- Cedar, Minnesota Location of the neighborhood of Cedar within the city of Oak Grove, Anoka County
- Coordinates: 45°19′11″N 93°17′10″W﻿ / ﻿45.31972°N 93.28611°W
- Country: United States
- State: Minnesota
- County: Anoka County
- Elevation: 902 ft (275 m)
- Time zone: UTC-6 (Central (CST))
- • Summer (DST): UTC-5 (CDT)
- ZIP code: 55011
- Area code: 763
- GNIS feature ID: 640984

= Cedar, Minnesota =

Cedar is a neighborhood of Oak Grove, Anoka County, Minnesota, United States. It was formally absorbed into the city of Oak Grove in 1993. Nearby places include the city of East Bethel. Cedar is located along Cedar Drive, on the south side of Viking Boulevard (Anoka County 22). Cedar Creek flows nearby.

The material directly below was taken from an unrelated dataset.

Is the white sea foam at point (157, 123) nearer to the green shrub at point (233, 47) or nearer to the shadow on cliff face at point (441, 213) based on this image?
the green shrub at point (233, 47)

Local businesses had included a cheese factory, still extant, and a station along the former Great Northern Railway. The neighborhood of Cedar is still distinct and identifiable, and signs mark its location, but it has officially been absorbed into the city of Oak Grove.

Cedar originally received its post office in 1899 under the name of Snapp, and changed its name to Cedar in 1900.